# Dataset start

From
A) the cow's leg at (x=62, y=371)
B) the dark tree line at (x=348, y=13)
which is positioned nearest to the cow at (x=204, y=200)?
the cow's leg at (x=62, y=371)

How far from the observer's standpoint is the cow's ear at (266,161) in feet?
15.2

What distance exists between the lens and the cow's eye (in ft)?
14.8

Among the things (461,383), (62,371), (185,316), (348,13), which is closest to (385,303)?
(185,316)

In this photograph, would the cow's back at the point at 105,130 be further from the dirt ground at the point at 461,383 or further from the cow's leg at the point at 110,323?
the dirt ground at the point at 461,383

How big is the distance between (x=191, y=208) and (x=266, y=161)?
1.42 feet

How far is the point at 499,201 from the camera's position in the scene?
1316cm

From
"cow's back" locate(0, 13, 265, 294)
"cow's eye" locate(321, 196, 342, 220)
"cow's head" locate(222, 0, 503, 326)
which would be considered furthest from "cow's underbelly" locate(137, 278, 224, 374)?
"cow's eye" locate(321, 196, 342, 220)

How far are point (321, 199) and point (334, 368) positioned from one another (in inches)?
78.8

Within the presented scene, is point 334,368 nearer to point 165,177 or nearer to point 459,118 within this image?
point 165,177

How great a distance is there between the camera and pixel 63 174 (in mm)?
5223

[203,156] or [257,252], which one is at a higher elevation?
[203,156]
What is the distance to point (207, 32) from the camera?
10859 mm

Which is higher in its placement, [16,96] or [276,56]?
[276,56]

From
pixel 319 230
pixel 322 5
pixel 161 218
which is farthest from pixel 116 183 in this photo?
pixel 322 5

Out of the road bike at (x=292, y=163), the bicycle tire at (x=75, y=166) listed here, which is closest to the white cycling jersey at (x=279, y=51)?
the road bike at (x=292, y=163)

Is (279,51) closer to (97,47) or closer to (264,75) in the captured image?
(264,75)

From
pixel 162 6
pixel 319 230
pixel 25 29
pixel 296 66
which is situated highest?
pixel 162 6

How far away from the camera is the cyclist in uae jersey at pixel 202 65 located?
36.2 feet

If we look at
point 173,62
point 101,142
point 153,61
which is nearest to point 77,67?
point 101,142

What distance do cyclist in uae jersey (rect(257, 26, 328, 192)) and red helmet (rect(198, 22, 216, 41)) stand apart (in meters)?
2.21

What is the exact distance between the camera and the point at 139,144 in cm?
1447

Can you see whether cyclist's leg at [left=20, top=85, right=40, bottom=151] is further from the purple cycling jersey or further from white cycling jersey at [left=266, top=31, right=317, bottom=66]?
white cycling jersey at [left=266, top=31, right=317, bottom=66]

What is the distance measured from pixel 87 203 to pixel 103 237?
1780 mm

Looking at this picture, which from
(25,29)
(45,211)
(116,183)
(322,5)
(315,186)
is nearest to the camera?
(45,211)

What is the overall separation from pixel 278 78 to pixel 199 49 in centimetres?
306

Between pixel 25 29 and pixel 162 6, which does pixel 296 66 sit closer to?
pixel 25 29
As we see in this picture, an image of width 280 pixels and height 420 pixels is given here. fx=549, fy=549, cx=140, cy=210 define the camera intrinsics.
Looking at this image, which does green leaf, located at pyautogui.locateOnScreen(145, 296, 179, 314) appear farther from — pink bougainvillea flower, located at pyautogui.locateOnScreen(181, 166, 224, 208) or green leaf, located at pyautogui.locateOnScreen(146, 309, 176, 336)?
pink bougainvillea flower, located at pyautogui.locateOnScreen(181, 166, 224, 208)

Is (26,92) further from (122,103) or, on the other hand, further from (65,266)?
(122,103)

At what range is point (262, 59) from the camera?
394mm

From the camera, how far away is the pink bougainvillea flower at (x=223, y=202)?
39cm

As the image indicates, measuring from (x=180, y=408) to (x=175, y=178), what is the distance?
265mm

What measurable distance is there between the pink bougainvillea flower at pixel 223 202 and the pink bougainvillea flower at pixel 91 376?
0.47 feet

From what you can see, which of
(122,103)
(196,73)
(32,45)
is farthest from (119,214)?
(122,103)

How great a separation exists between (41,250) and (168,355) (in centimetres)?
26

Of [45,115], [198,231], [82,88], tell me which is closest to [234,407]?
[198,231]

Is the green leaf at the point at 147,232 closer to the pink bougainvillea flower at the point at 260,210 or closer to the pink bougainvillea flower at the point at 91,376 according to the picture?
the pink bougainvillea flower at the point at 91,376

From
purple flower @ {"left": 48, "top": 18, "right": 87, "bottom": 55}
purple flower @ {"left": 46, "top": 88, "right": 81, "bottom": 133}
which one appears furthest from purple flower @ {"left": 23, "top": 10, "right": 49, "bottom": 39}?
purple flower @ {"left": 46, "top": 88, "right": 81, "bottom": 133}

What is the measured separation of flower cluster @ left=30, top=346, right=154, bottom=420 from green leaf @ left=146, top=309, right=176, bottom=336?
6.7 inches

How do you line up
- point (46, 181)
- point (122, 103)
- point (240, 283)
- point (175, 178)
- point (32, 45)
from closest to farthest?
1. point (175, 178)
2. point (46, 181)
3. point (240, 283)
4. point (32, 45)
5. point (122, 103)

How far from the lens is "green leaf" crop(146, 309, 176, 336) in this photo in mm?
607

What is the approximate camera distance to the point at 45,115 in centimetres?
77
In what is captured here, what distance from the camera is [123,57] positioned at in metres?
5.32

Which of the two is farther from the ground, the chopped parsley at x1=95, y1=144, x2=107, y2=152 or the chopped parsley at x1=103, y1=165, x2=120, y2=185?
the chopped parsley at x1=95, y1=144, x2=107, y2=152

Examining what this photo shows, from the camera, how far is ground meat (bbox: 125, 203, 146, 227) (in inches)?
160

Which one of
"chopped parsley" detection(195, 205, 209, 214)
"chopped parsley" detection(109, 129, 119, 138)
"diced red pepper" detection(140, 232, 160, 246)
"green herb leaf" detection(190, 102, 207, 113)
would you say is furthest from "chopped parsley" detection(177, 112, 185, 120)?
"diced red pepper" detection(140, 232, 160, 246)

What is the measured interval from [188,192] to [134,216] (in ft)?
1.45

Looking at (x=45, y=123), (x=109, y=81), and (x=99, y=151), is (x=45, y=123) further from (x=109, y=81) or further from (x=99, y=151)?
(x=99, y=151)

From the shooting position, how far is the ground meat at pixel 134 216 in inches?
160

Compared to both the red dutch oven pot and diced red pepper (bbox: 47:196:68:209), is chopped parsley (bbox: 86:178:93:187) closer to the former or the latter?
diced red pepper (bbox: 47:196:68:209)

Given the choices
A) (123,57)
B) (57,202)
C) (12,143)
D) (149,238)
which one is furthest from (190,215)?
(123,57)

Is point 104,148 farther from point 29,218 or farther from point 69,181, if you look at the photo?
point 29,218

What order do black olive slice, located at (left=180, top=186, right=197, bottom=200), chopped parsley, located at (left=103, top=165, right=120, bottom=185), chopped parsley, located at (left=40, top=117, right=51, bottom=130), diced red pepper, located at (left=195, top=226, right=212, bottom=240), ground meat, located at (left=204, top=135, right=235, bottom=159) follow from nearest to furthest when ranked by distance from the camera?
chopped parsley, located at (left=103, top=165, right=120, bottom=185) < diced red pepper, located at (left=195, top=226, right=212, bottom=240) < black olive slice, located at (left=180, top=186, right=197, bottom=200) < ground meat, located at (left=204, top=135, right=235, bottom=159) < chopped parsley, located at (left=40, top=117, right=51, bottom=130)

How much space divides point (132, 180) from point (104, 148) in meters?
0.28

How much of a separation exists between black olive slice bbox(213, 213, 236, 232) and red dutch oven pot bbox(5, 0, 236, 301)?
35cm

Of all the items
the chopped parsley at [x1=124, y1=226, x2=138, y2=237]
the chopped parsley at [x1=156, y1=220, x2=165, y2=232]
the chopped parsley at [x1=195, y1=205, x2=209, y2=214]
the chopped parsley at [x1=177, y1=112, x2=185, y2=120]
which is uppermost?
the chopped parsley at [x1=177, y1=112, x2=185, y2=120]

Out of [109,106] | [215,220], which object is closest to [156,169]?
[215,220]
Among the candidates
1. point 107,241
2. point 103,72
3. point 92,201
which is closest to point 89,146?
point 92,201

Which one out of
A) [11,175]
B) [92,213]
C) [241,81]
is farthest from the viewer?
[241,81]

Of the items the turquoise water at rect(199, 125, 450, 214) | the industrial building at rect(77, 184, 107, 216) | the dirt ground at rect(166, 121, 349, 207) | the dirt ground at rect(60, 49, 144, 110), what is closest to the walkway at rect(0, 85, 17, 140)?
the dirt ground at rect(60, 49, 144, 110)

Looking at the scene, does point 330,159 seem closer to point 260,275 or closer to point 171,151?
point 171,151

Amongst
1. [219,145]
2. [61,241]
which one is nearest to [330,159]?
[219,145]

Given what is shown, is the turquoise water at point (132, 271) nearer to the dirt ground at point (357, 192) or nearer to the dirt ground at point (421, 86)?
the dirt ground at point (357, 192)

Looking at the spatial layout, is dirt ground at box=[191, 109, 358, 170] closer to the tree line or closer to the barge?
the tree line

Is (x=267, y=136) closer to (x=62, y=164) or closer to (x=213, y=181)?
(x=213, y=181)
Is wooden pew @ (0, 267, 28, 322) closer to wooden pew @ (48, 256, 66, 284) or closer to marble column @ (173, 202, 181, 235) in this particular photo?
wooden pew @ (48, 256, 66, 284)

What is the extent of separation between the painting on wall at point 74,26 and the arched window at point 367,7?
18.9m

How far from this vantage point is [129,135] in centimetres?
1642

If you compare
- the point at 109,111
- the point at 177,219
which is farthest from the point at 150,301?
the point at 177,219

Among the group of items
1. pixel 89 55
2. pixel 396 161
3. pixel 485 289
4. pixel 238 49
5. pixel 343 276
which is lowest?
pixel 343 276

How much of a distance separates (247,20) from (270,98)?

# Dataset end

*Required work*:
Starting with the line that contains "Among the group of items" and going on through the end of the records, switch "group of items" to "set of items" and write out those lines again with everything else unchanged.

*Written answer*:
Among the set of items
1. pixel 89 55
2. pixel 396 161
3. pixel 485 289
4. pixel 238 49
5. pixel 343 276
which is lowest?
pixel 343 276

How much of a distance separates (247,20) from (270,98)?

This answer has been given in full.